The Fed chair further reiterated that a rate cut in March, during the central bank’s next meeting, was likely too premature. Most economists anticipate the first cut to come in May or June.

As inflation continues to decrease steadily, nearly all of the 19 members of the Fed’s policy-setting committee agree that reductions in the central bank’s key rate will be warranted this year, Powell mentioned in the “60 Minutes” interview. Lowering this rate would help lessen the expenses of mortgages, auto loans, credit cards, and other consumer and business borrowings. In December, Fed officials indicated their anticipation of three rate cuts in 2024, aiming to reduce the benchmark rate to about 4.6% by the end of the year. Powell mentioned that this forecast likely still represents policymakers’ perspectives. Inflation, as measured by the Fed’s preferred gauge, dropped to 2.6% in December compared with a year earlier. In the second half of 2023, inflation was calculated at an annual rate of 2%, meeting the Fed’s target level, which showed a significant decline from the peak of 7.1% in the summer of 2022.

Powell attributed the inflation surge from 2021-2022 to the pandemic-related disruptions, including a shift in spending from services, such as restaurant meals, to goods, like home office furniture and exercise equipment. Concurrently, the COVID-19 pandemic shuttered or slowed down factories worldwide, causing severe disruptions in supply chains and widespread shortages of goods and components. Both trends, Powell remarked, contributed to the acceleration of inflation. Powell admitted in the interview that the Fed misjudged the duration of the resulting inflation, which it repeatedly predicted would be short-lived.

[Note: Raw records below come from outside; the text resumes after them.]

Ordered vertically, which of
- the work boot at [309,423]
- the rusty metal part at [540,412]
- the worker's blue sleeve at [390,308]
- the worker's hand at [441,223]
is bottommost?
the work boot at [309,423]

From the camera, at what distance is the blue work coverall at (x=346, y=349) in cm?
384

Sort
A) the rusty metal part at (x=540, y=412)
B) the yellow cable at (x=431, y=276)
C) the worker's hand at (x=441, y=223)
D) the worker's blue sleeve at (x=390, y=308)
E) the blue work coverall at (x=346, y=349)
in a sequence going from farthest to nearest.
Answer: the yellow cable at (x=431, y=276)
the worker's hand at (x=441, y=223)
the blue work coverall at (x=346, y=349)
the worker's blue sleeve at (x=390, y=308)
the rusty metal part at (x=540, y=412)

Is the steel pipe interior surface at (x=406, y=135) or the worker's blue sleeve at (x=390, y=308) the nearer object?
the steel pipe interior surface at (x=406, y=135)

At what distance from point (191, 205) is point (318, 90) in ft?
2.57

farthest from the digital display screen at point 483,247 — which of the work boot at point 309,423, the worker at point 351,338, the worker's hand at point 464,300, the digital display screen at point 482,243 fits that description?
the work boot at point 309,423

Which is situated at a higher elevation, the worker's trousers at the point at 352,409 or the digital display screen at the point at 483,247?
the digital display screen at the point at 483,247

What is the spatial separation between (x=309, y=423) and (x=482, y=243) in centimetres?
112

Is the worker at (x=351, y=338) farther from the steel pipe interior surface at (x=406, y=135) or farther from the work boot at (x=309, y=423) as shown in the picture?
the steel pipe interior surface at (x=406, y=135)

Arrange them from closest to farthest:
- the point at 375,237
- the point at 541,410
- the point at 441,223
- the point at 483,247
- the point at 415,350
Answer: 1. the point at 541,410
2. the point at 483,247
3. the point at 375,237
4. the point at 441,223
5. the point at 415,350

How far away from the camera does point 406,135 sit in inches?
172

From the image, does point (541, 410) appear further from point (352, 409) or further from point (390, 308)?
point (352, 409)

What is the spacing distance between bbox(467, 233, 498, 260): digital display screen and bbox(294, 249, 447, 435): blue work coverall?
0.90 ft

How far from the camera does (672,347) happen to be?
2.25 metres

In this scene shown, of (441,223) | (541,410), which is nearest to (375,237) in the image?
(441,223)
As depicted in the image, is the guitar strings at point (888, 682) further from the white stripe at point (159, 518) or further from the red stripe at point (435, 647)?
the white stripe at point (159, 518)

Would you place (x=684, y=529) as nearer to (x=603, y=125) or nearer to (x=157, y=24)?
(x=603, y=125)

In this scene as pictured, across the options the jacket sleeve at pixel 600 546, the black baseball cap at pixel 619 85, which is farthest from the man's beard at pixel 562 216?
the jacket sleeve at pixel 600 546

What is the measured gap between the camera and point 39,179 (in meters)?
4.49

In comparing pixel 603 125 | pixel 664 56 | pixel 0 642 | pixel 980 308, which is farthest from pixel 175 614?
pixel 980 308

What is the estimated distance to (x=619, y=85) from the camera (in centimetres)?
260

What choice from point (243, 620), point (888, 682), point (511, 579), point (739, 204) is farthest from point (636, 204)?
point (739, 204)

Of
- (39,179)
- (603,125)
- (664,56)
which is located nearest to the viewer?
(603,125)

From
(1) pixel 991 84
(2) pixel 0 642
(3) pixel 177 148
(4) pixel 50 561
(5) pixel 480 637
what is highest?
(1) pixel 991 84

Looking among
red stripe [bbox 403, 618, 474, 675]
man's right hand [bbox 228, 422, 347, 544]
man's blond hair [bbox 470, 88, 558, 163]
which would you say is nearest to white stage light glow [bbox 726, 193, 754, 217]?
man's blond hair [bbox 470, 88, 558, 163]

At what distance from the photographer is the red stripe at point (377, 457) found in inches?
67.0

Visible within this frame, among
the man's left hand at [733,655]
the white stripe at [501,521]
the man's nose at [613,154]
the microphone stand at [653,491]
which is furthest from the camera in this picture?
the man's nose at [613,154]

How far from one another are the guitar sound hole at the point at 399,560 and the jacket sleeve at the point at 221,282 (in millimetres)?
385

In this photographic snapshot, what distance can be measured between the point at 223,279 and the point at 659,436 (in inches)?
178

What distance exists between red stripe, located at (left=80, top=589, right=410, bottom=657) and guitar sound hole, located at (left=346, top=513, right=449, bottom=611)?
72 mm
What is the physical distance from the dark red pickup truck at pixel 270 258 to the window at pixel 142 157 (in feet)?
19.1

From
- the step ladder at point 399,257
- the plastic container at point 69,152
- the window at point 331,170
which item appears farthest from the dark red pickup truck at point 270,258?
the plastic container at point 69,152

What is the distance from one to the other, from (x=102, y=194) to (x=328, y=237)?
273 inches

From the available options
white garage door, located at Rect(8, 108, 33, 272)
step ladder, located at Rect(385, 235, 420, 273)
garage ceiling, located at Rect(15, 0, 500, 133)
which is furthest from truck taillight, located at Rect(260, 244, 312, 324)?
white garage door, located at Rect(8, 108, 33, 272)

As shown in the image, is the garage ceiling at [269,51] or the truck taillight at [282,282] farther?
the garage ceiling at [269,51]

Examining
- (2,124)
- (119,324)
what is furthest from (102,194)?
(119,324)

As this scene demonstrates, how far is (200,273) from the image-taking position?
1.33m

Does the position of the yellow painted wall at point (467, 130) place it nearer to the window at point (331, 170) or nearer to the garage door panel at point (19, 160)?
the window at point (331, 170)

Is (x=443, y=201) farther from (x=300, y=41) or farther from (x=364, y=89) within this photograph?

As he had mentioned previously, he stated that the central bank had been too slow in raising its key rate, which could have helped to slow borrowing and spending. Inflation started to spike in mid-2021, but the Fed did not begin to raise rates until March 2022. Powell acknowledged, “So in hindsight, it would’ve been better to have tightened policy earlier.” He added, “I’m happy to say that … We thought that the economy was so dynamic that it would fix itself fairly quickly, and we thought that inflation would go away fairly quickly without an intervention by us.” At his news conference on Wednesday, Powell indicated the likelihood of rate cuts this year but emphasized that further proof of inflation being under control was needed. “It’s not that we’re looking for better data — it’s just that we’re looking for a continuation of the good data that we’ve been getting,” he remarked. “We just need to see more.”

On the same day, Powell acknowledged the strength of the U.S. economy and noted that inflation had slowed without the sharp rise in unemployment and weak growth that many economists had suggested would be necessary to cool consumer demand and slow price increases. “We’ve got six months of good inflation data and an expectation that there’s more to come,” Powell said. “So this is a good situation. Let’s be honest. This is a good economy.” Other Fed officials have expressed caution regarding the possibility of rate cuts, particularly after a government report on Friday revealed unexpected job growth in December, indicating that businesses remain confident enough in the economy to increase their workforce. Michelle Bowman, a member of the Fed’s Board of Governors, stated on Friday that when it becomes clear that inflation is under control, it would eventually be appropriate to cut rates. “In my view,” she said, “we are not yet at that point.”